Aunque lo habitual es interpretar
en función de la actualidad política la educación, a continuación se presenta
un intento por hacer lo contrario, esto es, utilizar una vivencia educativa
para, desde ahí, buscar interpretar esta realidad política tan enfrascada en la
campaña electoral. Con esta intención se presenta a continuación un pequeño
relato del pedagogo estadounidense John Holt , sacado
de su libro El porqué del fracaso escolar (Buenos Aires; Troquel, 1967,
p. 155-156-157)

John Holt (1923-1985)
La cosas que los niños dicen en clase, cuando se les
permite hablar, rara vez salen de sus corazones. Sólo una vez sentí, con gran
satisfacción, que me había acercado a la verdadera vida de ellos, en una
discusión sostenida al final de la clase. Una de esas disputas fue sobre los
escondites; otra, hace pocos días, sobre los insultos.
Esta última sobrevino por la Historia de Roma. Llegó un
momento que en Roma la chusma ganó poder político, de modo que la habilidad es
despertar e inflamar a la plebe era una llave segura para el poderío. Los niños
quisieron saber cómo se conseguía eso. Les dije que se conseguía principalmente
por medio de los insultos. La manera de malquistar a la chusma con el oponente
político era prodigarle insultos, la clase de insultos que aquella odiaba más,
o que podía moverla más al odio. Pero el espíritu chusma era todavía débil en
estos niños, y eran escépticos; querían saber qué clase de insultos podían
despertar a la plebe.
Para explicárselo, les pregunté: “Bien, ¿qué clase de
insultos odian ustedes que les dirijan?” Llegamos lejos. Antes de terminar la
hora, el pizarrón estaba cubierto de insultos. Cerca de la mitad eran los que
yo esperaba, los acostumbrados a los diez años de edad –idiota, estúpido, loco,
gordo, fofo, gallina, tarado, gato sarnoso, etc.-. El resto me sorprendió. Eran
todos términos de cariño.

Fue toda una escena. Estos niños, con cara de pícaros,
muy animados, los ojos bailando de excitación y entusiasmo, rivalizando en
expresar más contundentemente su desprecio y disgusto colectivo por todos los
términos que los adultos suponen que a ellos les gustas más. Alguien dijo:
“¡Queridito, ricurita!” Coro de asentimiento. Alguien más dijo: “bomboncito
mío” Más asentimiento. Todo término imaginable de afecto y cariño se hizo
presente. Ninguno fue legitimado, o aceptado. Nadie dijo: “Bueno, ése no está
tan feo”. Hasta cierto punto los niños podrían haberse dejado llevar por la
excitación del juego, pero por su aspecto y por su manera de hablar, estaba
seguro, y lo estoy ahora, de que sentían un genuino y profundo disgusto
por los términos cariñosos. ¿Por qué? Por supuesto que los diez años son una
edad heroica para la mayoría de los niños. Me recuerdan en muchos aspectos a
los Griegos Homéricos. Son camorreros y combativos, tienen un fuerte y
conmovedor sentido del honor; creen que toda afrenta debe ser reparada, y con
creces; son leales a sus amigos, aunque cambien de amistad muy a menudo; tienen
poco sentido de los que es jugar limpio y gran admiración por la astucia y las
tretas; son a la vez altamente posesivos y muy generosos: no se les puede sacar
ni la más pequeña bagatela, pero están listos a dar cualquier cosa, si se
sientes dispuestos. La mayor parte del tiempo no se sienten niños pequeños, y
no les gusta que se les hable como tales.

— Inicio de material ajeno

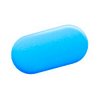 trusted-health-care-Forzest trusted-health-care-Forzest
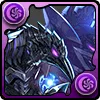 隠密烏・ブラックバード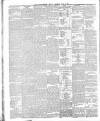 Monmouthshire Beacon Saturday 11 June 1892 Page 8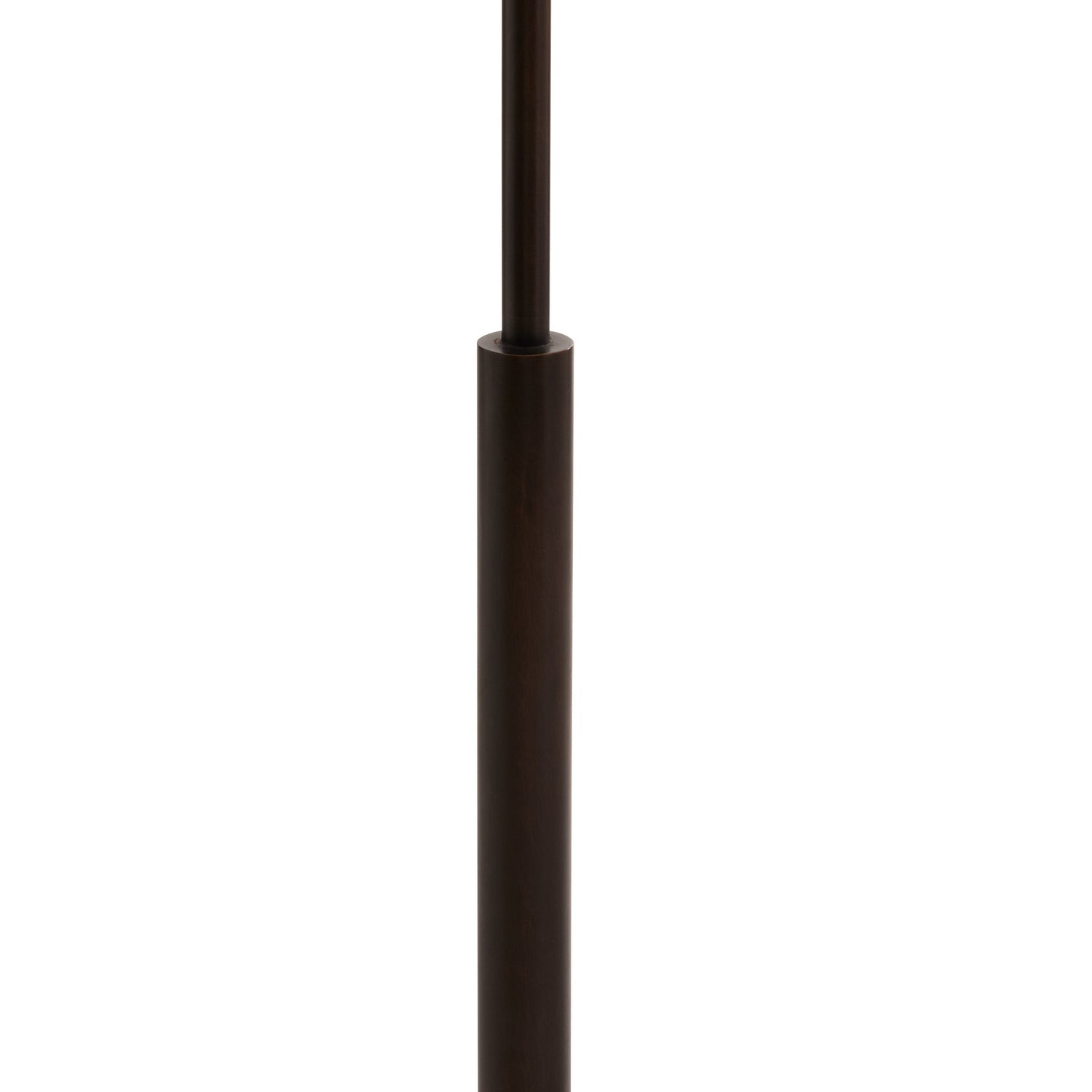 Arteriors - 79835-583 - One Light Floor Lamp - Mitchell - Bronze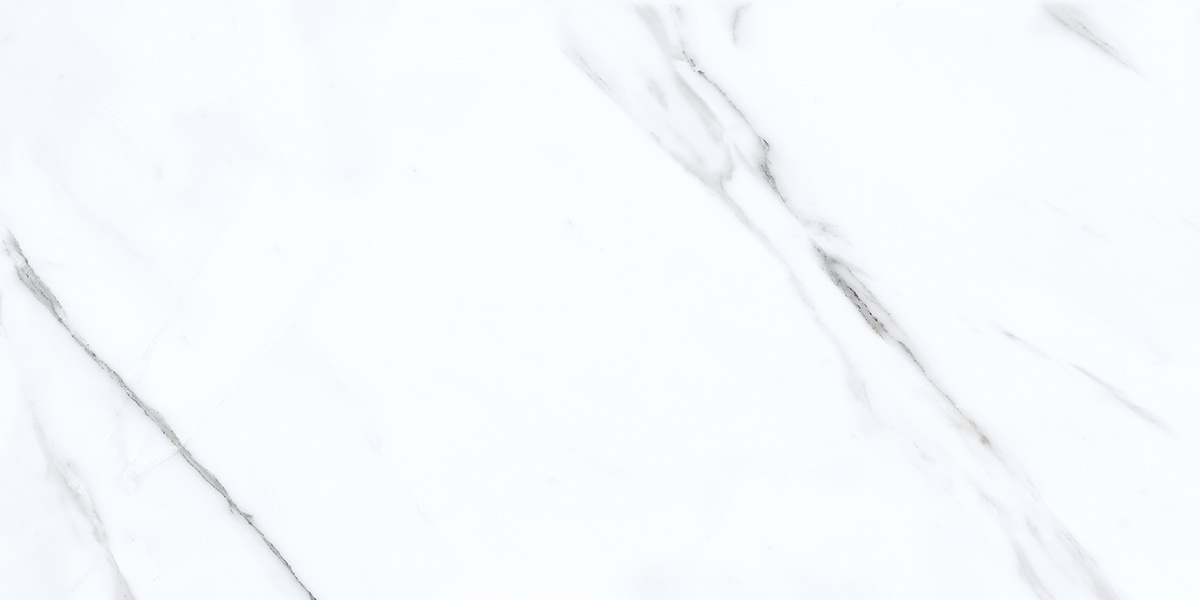 Carrara Bianco 31.5x63 Azori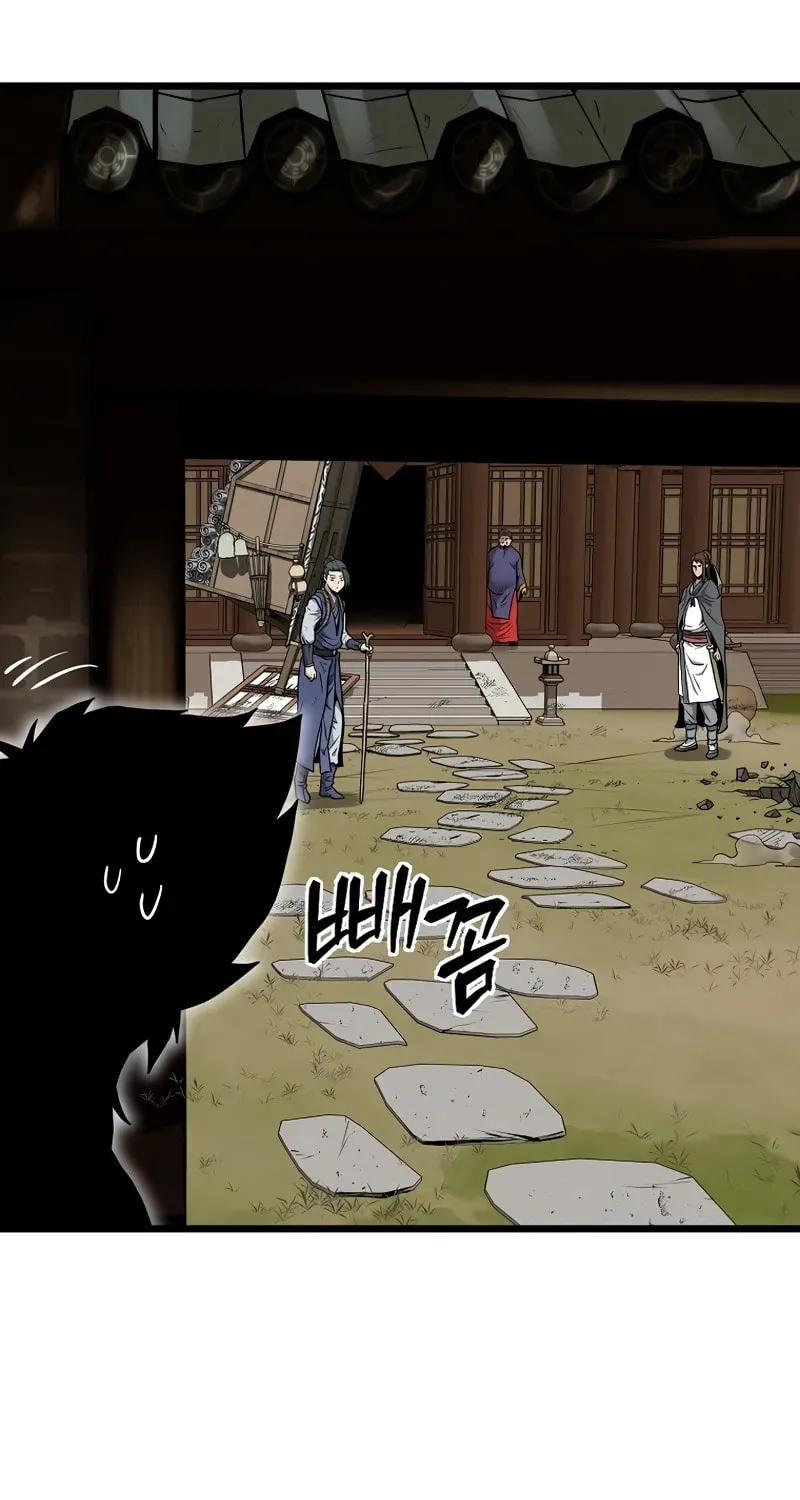 Read Murim Login chapter 211 image 21 on Lezhin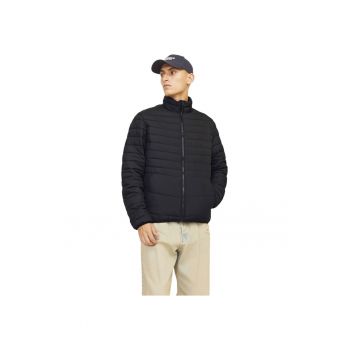 Jacheta JACK &JONES State Puffer Packable 38911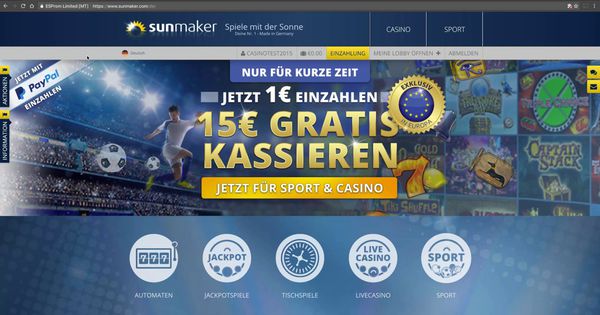 casino Dunder sign up bonus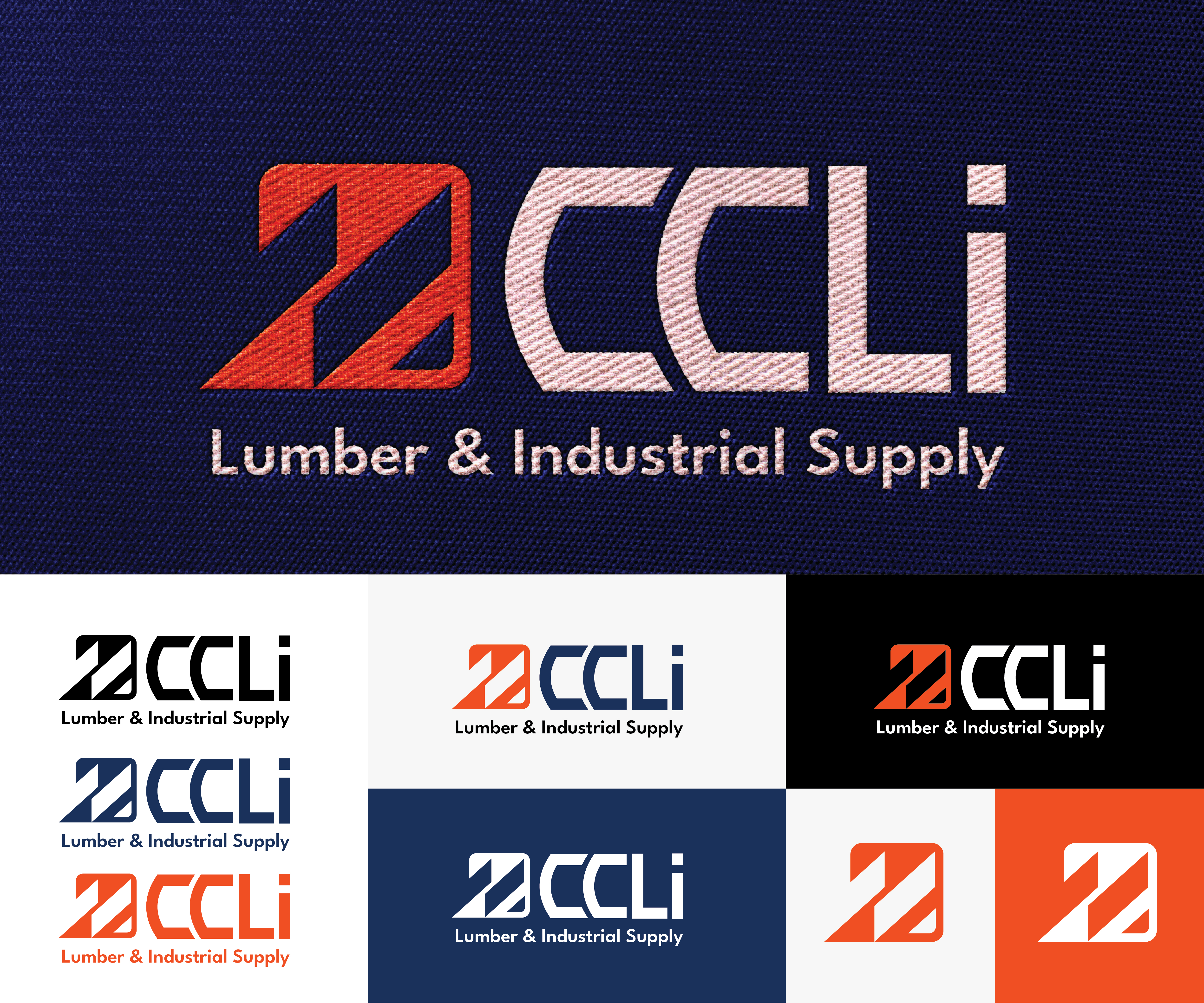 Logo Design by Muhammad Amir Syahmi for this project | Design #37596173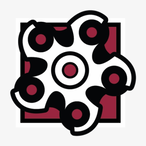 M4ST3R0FC0PPER's Avatar'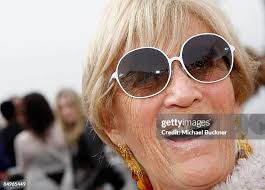 574 Barbara Boyle Stock Photos, High-Res Pictures, and Images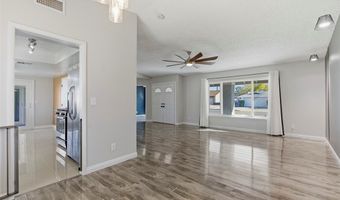 782 Darlene Way, Boulder City, NV 89005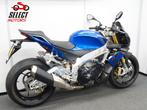 APRILIA TUONO V4 1100 RR (bj 2015) SUPER DIKKE TUONO 1100 RR, 1077 cc, 4 cilinders, Sport, Meer dan 35 kW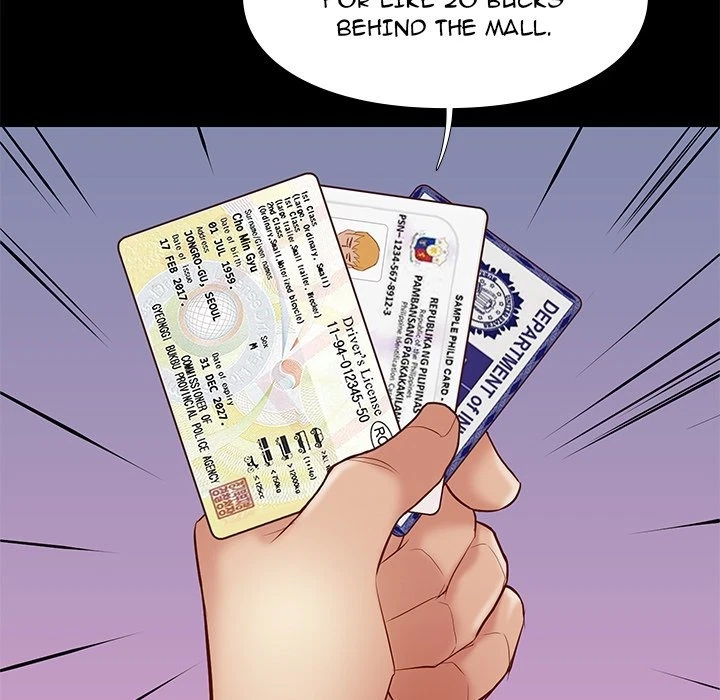 Chapter 21, page 40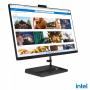LENOVO IdeaCentre AIO 3 27IAP7 FHD IPS, i7-13620H, 16GB, 512GB SSD (F0GJ00SLRI) - slika 3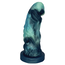 Pris Toys Basilisk 2.0 Dildo
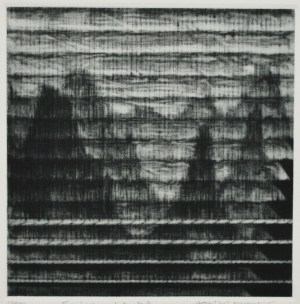 Equinox - Guelin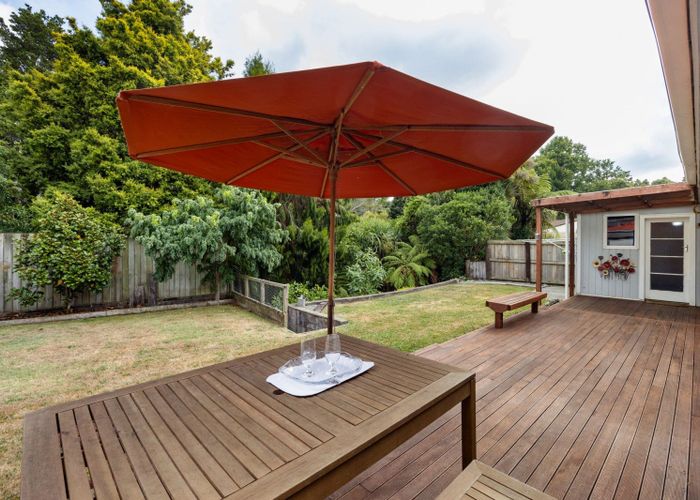 at 3A Bellwood Place, Chartwell, Hamilton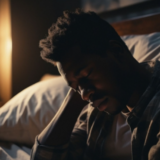 Psychiatrist in New York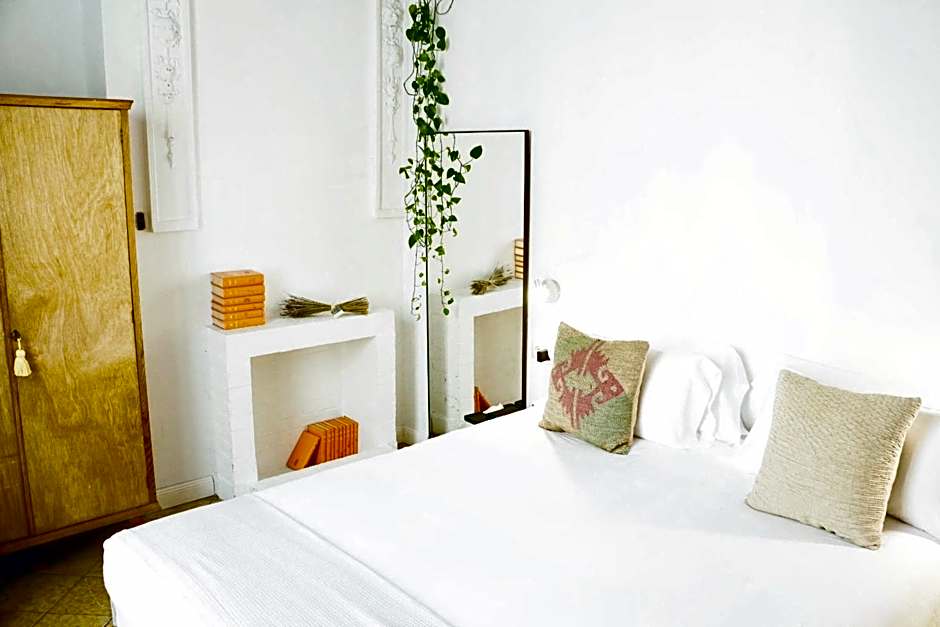 La Casa Gran B&B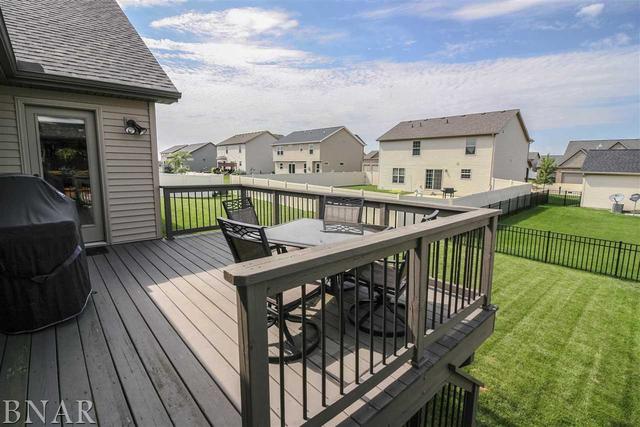2702 Shepard Road Normal, IL 61761 - Photo 27 of 27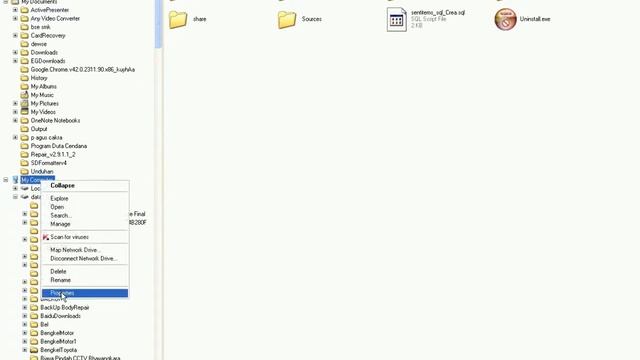 Sms Gateway dengan PHP смотреть онлайн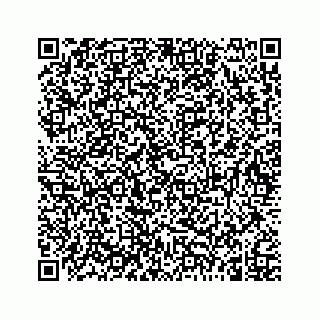 vCard 78636750277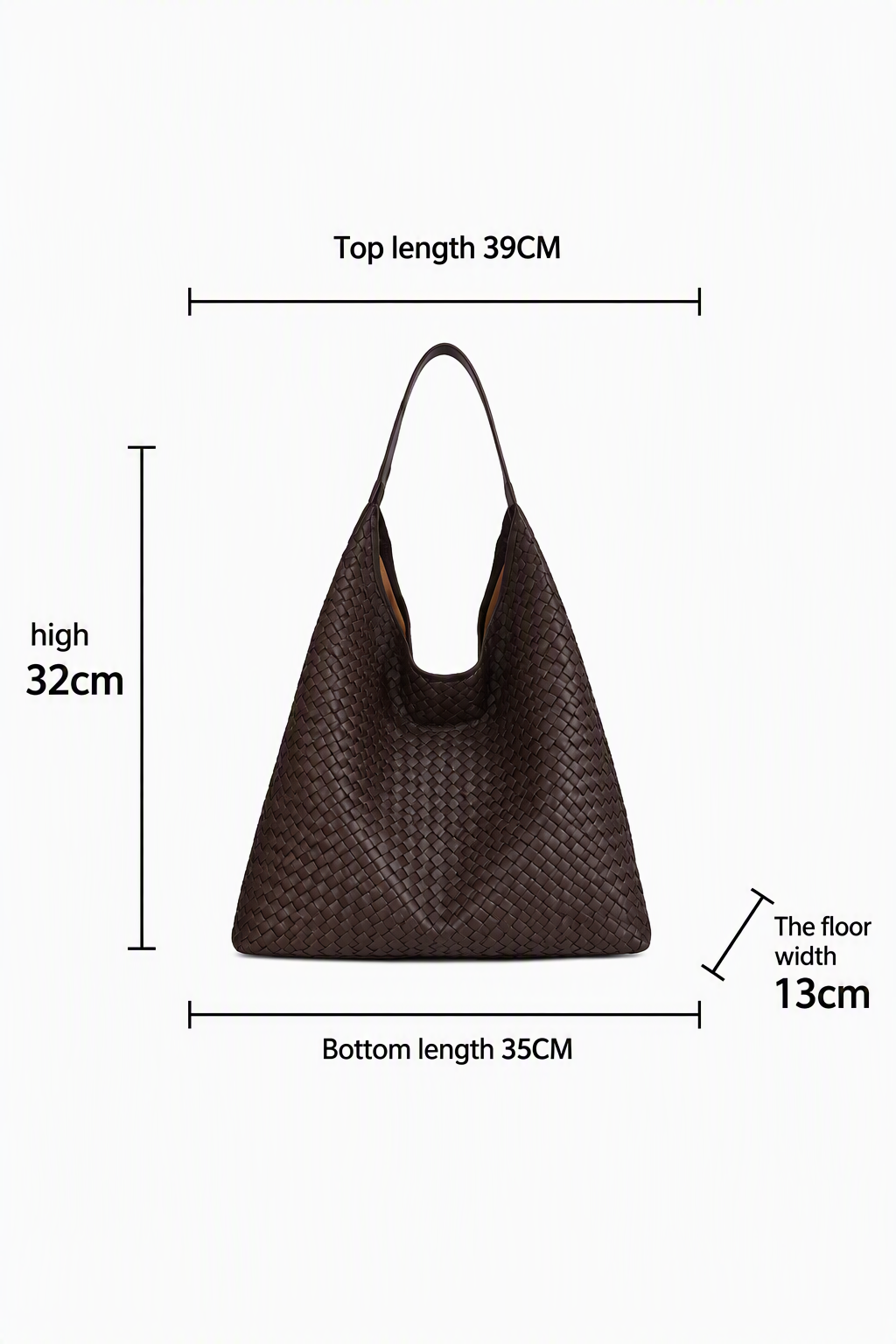 Sac Camilla Couch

Pero todavía hay más. Sospechan y se resienten por estos
términos de cariño, porque a menudo los han oído de gente que no los aprecia.
Todos los que en nuestros días tratan con niños conocen la sentencia de que los
niños necesitan ser amados, deben ser amados. Pero aun para aquellos que más
gustan de ellas, los niños no son siempre alegría y placer. A menudo son muy
parecidos a la gente mayor, y con frecuencia exasperantes e irritantes. No
sorprende que a muchos adultos no les gusten demasiado. Pero piensan que les
tienen que gustar, que tienen el deber de gustar de ellos, y tratan de
descargar este deber actuando, particularmente por medio de la conversación,
como si les gustaran. De aquí el uso continuo y sin sentido de palabras como
dulce, querido, etc. Y de aquí la horrible y melosa voz que muchos adultos
emplean al hablar a los niños. Cuando llegan a los diez años, ya están hartos
de esta farsa de afecto, y dispuestos a pensar que, la mayor parte del tiempo,
los adultos creen y sienten muy poco lo que dicen.